Plastics are everywhere. We build with them, wear them, eat with them. We use them in most things that make our everyday lives possible. Plastics are ubiquitous because they’re durable and cheap to produce. However, like every material, they have a life cycle.
As we learn more about what happens to plastics as they degrade, the world is beginning to learn how the tiny plastic fragments and fibres known as microplastics are impacting ecosystems and human health. For example, a 2019 WWF analysis claims that humans are consuming about five grams of plastic each week, the equivalent of a credit card. The largest source of this plastic is drinking water.

Particuleye Technologies wants to help researchers better understand the problems. “Microplastics are largely unmonitored, so we don’t fully understand the extent and sources of pollution in freshwater resources,” says Zach Desrochers, CEO. “Researchers need faster and more accurate ways to quantify and characterize microplastics in water samples so they can inform our policies and offer next steps.”

Coming together to solve a problem

Formed in early 2020, Particuleye is a team of entrepreneurs who are passionate about solving microplastics pollution. Quinn Desrochers, Michael Beck, Zach Gousseau, Waseem Jawad, and Ryan Tran found each other through the Lake Winnipeg edition of the 2020 AquaHacking Challenge, an annual competition that aims to engage and support young Canadian entrepreneurs as they launch new technologies and solutions for freshwater challenges.
The beauty of AquaHacking, Desrochers says, is that it matches people with diverse backgrounds to tackle a shared interest. “I’m a civil engineer, Michael is a mathematician and computer scientist, Zach and Ryan are into data and analytics, and Waseem brings the business expertise,” says Quinn Desrochers, CEO. “We’re all interested in environmental issues, but most of us didn’t know each other before the competition.”

As the team considered each other’s skills and researched the competition’s problem statements, they learned that it can take days, even weeks, for researchers to collect and analyze water samples for microplastics. They decided to focus on a solution that drew upon their collective strengths.

Building a solution

Ryan Tran, the company’s chief content officer, was attracted to the technical aspect of the challenge. “Researchers still have to manually count the fragments and fibres in their samples,” he says. “For them, it would be a big help to automate the process, or at least to have a tool to act as a second eye.”

As a volunteer mentor for AquaHacking teams, University of Toronto researcher Dr. Chelsea Rochman provided the team with datasets from her lab.
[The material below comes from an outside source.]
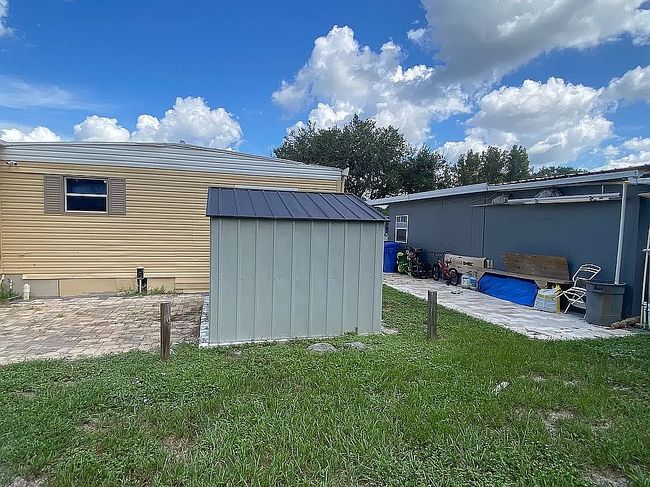 Image of 9058 Allen Cir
Tran, a computer engineer, used the datasets to develop a machine learning algorithm to identify different plastics in the samples.
Classifying microplastics can help researchers identify their source, says Michael Beck, a mathematician and computer scientist at the University of Winnipeg, as well as Particuleye’s chief technology officer. “In the future, this could be helpful as governments enforce regulations.” Beck brings expertise in imaging technologies and, in his full-time work, is conducting research in the field of digital agriculture.

The result of Particuleye’s work is a technology that uses computer vision and machine learning to make the counting and identification of microplastics fast, easy, accurate, and cost-efficient.

From concept to prototype

Over the course of two years and a global pandemic, the Particuleye team has taken its vision from concept to prototype. After eight months of hard work, they won the AquaHacking Challenge and have since leveraged the $20,000 prize to attract other grants, including support for research from Mitacs eAccelerate program. Today, they’re working together with researchers from Carleton University’s Global Water Institute to validate their solution. The project is part of Environment and Climate Change Canada’s Zero Plastic Waste Funding Initiative.

Desrochers says working with Dr. Banu Örmeci and GWI is helping Particuleye validate their solution. “They’re the first ones to try the technology outside of our team,” Desrochers says. “They’re giving us invaluable feedback about how it’s working and what we need to improve.”
Once they validate the technology for use in lab environments, the team plans to make their solution available to governments. “We want to help inform regulators as they make decisions about how to manage microplastics,” says chief financial officer Waseem Jawad. “There’s a huge data gap, and we can help fill it.”

Particuleye also wants to test the technology in wastewater treatment facilities and, eventually, make the device available to the public for citizen science. “It should be that easy to use,” he says. “We’re motivated to give people the tools they need to inform next steps, determine solutions, and restore ecosystems.”